GEZEIGTER TEXT.
******************************

Wer auf dem internationalen Markt Waren einkauft, kann dies auf Grundlage verschiedener rechtlicher Regelwerke tun. Er sollte daher wissen, welches für ihn günstige Regelungen enthält und vor welchem er sich besser hüten sollte.

Speziell für grenzüberschreitende Warenkäufe oder -verkäufe wurde 1980 vom Handelsausschuss der Vereinten Nationen mit dem UN-Kaufrecht eine einheitliche Rechtsgrundlage geschaffen, die von möglichst vielen Staaten auf der ganzen Welt akzeptiert wird. Das UN-Kaufrecht, auch CISG genannt, ist normaler Teil der deutschen Rechtsordnung, genauer: des deutschen Zivilrechts geworden und gilt somit zunächst einmal für jeden Warenkaufvertrag, den Unternehmen aus CISG-Vertragsstaaten schließen. Aufgrund der Vertragsfreiheit können die Vertragsparteien aber auch vereinbaren, dass dieser gerade nicht dem UN-Kaufrecht unterliegt und welche Rechtsordnung stattdessen – oder ergänzend – Anwendung finden soll auf die Rechtsfragen, die sich aus dem Vertrag ergeben.

Und auch wenn das UN-Kaufrecht nicht ausdrücklich in einem Vertrag ausgeschlossen wird, also Gültigkeit erlangt, so deckt es nicht sämtliche Fragen ab, sondern setzt den Schwerpunkt nur auf das Zustandekommen des Vertrages und die Rechte und Pflichten von Käufer und Verkäufer. „UN-Kaufrecht regelt immer nur einen fragmentarischen Teil der Rechtsfragen, die ein Einkaufsvertrag aufwirft“, warnt Rechtsanwalt Marco Hero von der Münchner Kanzlei PF&P. „Bei der Wahl von UN-Kaufrecht empfehle ich daher immer, im Vertrag sorgsam auch auf die Wahl einer nationalen Rechtsordnung einzugehen“, so Hero. Denn für alle übrigen rechtlichen Fragen ist dann wieder das jeweils von den Vertragsparteien vereinbarte oder ergänzend gültige nationale/europäische Recht maßgeblich: Für deutsche Vertragspartner also vor allem das Kaufrecht, wie es im Bürgerlichen Gesetzbuch (BGB) und im Handelsgesetzbuch (HGB) geregelt ist, für Vertragspartner mit Sitz innerhalb der Europäischen Union die Rom I-Verordnung (Rom I-VO), eine Verordnung des europäischen Gesetzgebers, die zwischen den EU-Mitgliedstaaten Anwendung findet und ebenfalls den Warenkauf regelt. Typischerweise findet das nationale Recht des Leistungserbringers Anwendung. Der Einkäufer wählt bei Unachtsamkeit daher schnell ausländisches Recht.

******************************

GEZEIGTE DATEN.
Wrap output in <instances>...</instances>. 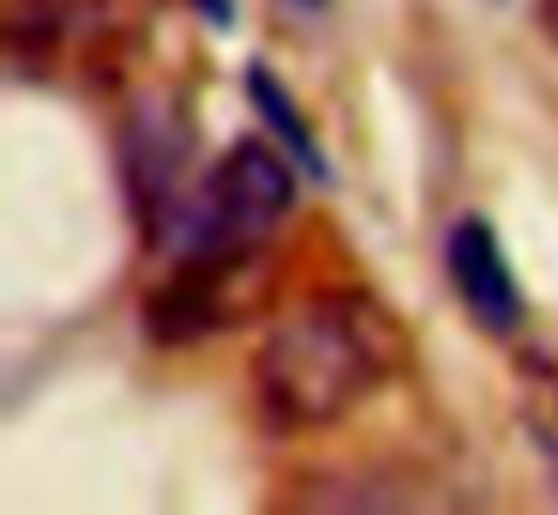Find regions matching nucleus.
I'll list each match as a JSON object with an SVG mask.
<instances>
[{"mask_svg": "<svg viewBox=\"0 0 558 515\" xmlns=\"http://www.w3.org/2000/svg\"><path fill=\"white\" fill-rule=\"evenodd\" d=\"M409 366L397 311L366 287H318L294 299L253 354V395L270 426L318 431L349 419Z\"/></svg>", "mask_w": 558, "mask_h": 515, "instance_id": "1", "label": "nucleus"}, {"mask_svg": "<svg viewBox=\"0 0 558 515\" xmlns=\"http://www.w3.org/2000/svg\"><path fill=\"white\" fill-rule=\"evenodd\" d=\"M529 431H534V443H541V455H546V467H553V479H558V378H546L541 390L529 395Z\"/></svg>", "mask_w": 558, "mask_h": 515, "instance_id": "6", "label": "nucleus"}, {"mask_svg": "<svg viewBox=\"0 0 558 515\" xmlns=\"http://www.w3.org/2000/svg\"><path fill=\"white\" fill-rule=\"evenodd\" d=\"M546 30H553V42H558V0H546Z\"/></svg>", "mask_w": 558, "mask_h": 515, "instance_id": "7", "label": "nucleus"}, {"mask_svg": "<svg viewBox=\"0 0 558 515\" xmlns=\"http://www.w3.org/2000/svg\"><path fill=\"white\" fill-rule=\"evenodd\" d=\"M253 102H258V114H265L270 126H277V138L289 144L294 162H306L318 180H325V156H318V144H313V132H306L301 108H294L289 96H282L277 84H270V72H265V66H253Z\"/></svg>", "mask_w": 558, "mask_h": 515, "instance_id": "5", "label": "nucleus"}, {"mask_svg": "<svg viewBox=\"0 0 558 515\" xmlns=\"http://www.w3.org/2000/svg\"><path fill=\"white\" fill-rule=\"evenodd\" d=\"M445 263H450V287L469 306V318L481 323L486 335H510L522 323V287L510 275L505 252H498L493 228L481 216H462L445 240Z\"/></svg>", "mask_w": 558, "mask_h": 515, "instance_id": "4", "label": "nucleus"}, {"mask_svg": "<svg viewBox=\"0 0 558 515\" xmlns=\"http://www.w3.org/2000/svg\"><path fill=\"white\" fill-rule=\"evenodd\" d=\"M205 12L210 19H229V0H205Z\"/></svg>", "mask_w": 558, "mask_h": 515, "instance_id": "8", "label": "nucleus"}, {"mask_svg": "<svg viewBox=\"0 0 558 515\" xmlns=\"http://www.w3.org/2000/svg\"><path fill=\"white\" fill-rule=\"evenodd\" d=\"M270 275L258 252H205L193 246V258L169 275V282L150 294L145 323L162 335V342H198V335L229 330L234 318L265 299Z\"/></svg>", "mask_w": 558, "mask_h": 515, "instance_id": "3", "label": "nucleus"}, {"mask_svg": "<svg viewBox=\"0 0 558 515\" xmlns=\"http://www.w3.org/2000/svg\"><path fill=\"white\" fill-rule=\"evenodd\" d=\"M313 7H318V0H313Z\"/></svg>", "mask_w": 558, "mask_h": 515, "instance_id": "9", "label": "nucleus"}, {"mask_svg": "<svg viewBox=\"0 0 558 515\" xmlns=\"http://www.w3.org/2000/svg\"><path fill=\"white\" fill-rule=\"evenodd\" d=\"M294 210V156H277L270 144L241 138L217 156L193 192L186 240L205 252H265V240Z\"/></svg>", "mask_w": 558, "mask_h": 515, "instance_id": "2", "label": "nucleus"}]
</instances>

******************************

ZIEL.
Worauf legt das UN-Kaufrecht laut dem Text über das UN-Kaufrecht seinen Schwerpunkt?

ANTWORT.
Auf das Zustandekommen des Vertrages und die Rechte und Pflichten von Käufer und Verkäufer.